» **EXCERPT TO READ**:

Thus, the $64,000 question. Am I doing the hard work? Or am I avoiding it?

Who knows?

Wise Child

Someone in one of the more obscure online corners I haunt was waxing nostalgic about Monica Furlong’s Wise Child a few months ago. My interest was piqued, since it sounded like something I would have loved as a middle schooler, and luckily I was able to find a copy without much trouble at all.

Cover of Wise Child by Monica Furlong
Image courtesy Alfred A. Knopf

After the death of her grandmother and without other family who can support her, the eponymous nine-year-old protagonist in Wise Child is taken in by Juniper, the village cailleach. Over the course of the book, Juniper helps Wise Child transform from a bit of a brat into someone more considerate, thoughtful and self-sufficient. She also teaches Wise Child the healing arts and some of the basics of magic to prepare her for becoming a witch, what Juniper calls a doran.

The comparison that immediately springs to mind is to Susan Cooper’s The Dark is Rising. There is certainly a fantastical element but, like Cooper, Furlong keeps the magic grounded in Scottish folklore (or at least appears to, I’m no expert). The prose is a delight to read, even as an adult. Furlong also has an informed understanding of everyday life in medieval Scotland, always specific in her description of foods, textiles, and buildings. This isn’t hand-wavey Ren Faire style Ye Olde Europe.

» **STUDY MATERIAL**:
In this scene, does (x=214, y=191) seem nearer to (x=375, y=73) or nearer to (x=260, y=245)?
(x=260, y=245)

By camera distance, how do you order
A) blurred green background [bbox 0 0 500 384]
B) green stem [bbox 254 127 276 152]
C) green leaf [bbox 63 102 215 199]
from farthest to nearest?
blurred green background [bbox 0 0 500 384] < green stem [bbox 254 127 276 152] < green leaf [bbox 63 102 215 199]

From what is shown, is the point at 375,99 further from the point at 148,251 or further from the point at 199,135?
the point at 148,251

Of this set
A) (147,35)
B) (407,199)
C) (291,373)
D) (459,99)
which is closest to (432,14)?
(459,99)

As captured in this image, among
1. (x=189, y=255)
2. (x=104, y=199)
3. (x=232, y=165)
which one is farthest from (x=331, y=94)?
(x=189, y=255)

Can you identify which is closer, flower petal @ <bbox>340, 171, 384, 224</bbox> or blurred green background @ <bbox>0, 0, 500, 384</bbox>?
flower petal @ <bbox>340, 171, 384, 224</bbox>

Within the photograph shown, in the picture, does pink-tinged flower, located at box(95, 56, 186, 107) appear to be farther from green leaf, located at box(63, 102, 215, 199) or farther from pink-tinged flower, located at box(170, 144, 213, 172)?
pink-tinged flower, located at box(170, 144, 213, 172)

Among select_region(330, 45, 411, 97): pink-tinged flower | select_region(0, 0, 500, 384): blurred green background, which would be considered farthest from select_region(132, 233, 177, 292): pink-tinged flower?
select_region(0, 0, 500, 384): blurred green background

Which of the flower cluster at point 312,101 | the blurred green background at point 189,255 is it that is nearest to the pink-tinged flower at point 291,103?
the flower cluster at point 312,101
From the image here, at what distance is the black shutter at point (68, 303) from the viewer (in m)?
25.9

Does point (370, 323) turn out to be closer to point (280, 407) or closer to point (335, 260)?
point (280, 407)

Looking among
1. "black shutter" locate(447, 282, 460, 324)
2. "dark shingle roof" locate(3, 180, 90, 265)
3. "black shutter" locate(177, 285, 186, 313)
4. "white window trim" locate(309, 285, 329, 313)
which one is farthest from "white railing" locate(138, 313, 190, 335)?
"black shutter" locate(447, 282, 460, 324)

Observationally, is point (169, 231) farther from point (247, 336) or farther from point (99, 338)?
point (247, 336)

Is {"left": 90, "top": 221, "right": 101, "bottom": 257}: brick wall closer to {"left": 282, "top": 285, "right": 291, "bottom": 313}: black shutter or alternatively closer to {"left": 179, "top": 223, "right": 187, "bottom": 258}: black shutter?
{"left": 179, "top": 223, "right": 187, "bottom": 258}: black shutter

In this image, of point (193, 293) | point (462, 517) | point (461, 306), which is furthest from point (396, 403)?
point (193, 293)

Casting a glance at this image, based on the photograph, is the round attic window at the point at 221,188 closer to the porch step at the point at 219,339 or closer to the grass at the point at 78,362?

» **TASK LIST**:
#1 In the book review excerpt, what word does Juniper use for a witch?
#2 Rewrite the book review excerpt from "The comparison that" up to and including "Ye Olde Europe.", substituting "pleasure" for "delight".

» **SOLUTIONS PER TASK**:
#1 Juniper calls a witch a doran.

#2
The comparison that immediately springs to mind is to Susan Cooper’s The Dark is Rising. There is certainly a fantastical element but, like Cooper, Furlong keeps the magic grounded in Scottish folklore (or at least appears to, I’m no expert). The prose is a pleasure to read, even as an adult. Furlong also has an informed understanding of everyday life in medieval Scotland, always specific in her description of foods, textiles, and buildings. This isn’t hand-wavey Ren Faire style Ye Olde Europe.